When you’re thinking about how to implement your hybrid or remote policy, start by talking to your team about it and see what preferences they have. Research how other companies are doing it. Think about your industry and the types of tasks your employees do. Are there some that really lend themselves better to being in an office? Make sure to think through ways to include everyone in your policy.
There’s also a difference between allowing people to work remotely and creating practices for successful distributed communication. Don’t just throw your employees to the wolves—give them the tools they need to be successful remote workers. Make sure training is available to help them adapt to working remotely if they’re not used to it. Review specific practices and tools your team uses to adopt asynchronous communication.
Help Your People Grow
While we’re on the subject of training, make sure you’re helping your people grow as individuals because that also helps your company grow.
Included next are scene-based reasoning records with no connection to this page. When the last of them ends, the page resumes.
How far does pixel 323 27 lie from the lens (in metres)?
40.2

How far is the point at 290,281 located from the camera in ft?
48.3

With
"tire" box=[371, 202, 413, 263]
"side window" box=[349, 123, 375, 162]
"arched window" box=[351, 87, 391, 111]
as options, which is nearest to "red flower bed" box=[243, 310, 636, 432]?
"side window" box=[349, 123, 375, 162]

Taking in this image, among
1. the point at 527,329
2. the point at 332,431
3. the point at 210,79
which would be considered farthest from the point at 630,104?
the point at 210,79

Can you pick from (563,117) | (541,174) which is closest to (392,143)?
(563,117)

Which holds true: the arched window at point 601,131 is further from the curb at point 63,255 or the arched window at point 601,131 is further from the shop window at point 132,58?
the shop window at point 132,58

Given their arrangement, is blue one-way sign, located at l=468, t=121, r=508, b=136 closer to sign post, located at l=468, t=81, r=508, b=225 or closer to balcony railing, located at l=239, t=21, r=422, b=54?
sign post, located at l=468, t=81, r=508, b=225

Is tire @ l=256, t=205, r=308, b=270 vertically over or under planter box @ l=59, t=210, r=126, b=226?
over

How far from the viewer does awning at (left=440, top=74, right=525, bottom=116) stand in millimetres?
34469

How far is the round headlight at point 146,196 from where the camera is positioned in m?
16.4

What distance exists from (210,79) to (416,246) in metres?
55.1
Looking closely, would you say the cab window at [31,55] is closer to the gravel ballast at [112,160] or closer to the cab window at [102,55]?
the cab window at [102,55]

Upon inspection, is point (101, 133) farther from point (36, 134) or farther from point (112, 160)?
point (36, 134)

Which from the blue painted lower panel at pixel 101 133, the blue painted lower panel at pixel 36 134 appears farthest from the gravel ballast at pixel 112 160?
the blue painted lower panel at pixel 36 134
Ensure constant learning is embedded in your company’s culture. Ever heard of the term Kaizen? It means “continuous improvement” and it means that rather than making big sweeping changes occasionally, you’re making small improvements frequently.
While that should be a part of your day-to-day culture, you should also make sure you’re making opportunities for your employees to grow and learn in their specific roles. Provide formal training options so that your employees can learn new skills and keep up with industry trends. As that knowledge helps them, it also helps your company.
Start Future-Proofing Your Company
Hopefully, you’re feeling encouraged with all the ways you can future-proof your company, but just in case you’re feeling a little overwhelmed, here are a few next steps to help you get started.
- Evaluate your tech stack. Is it scalable? Are there other tools you should be investing in?
- Carve out documentation time. Make a calendar block for yourself and everyone in your company to dedicate time to documenting processes, roles, and things you’re doing.
- Create your hybrid work policy. Start by talking to your employees about what’s working and what isn’t.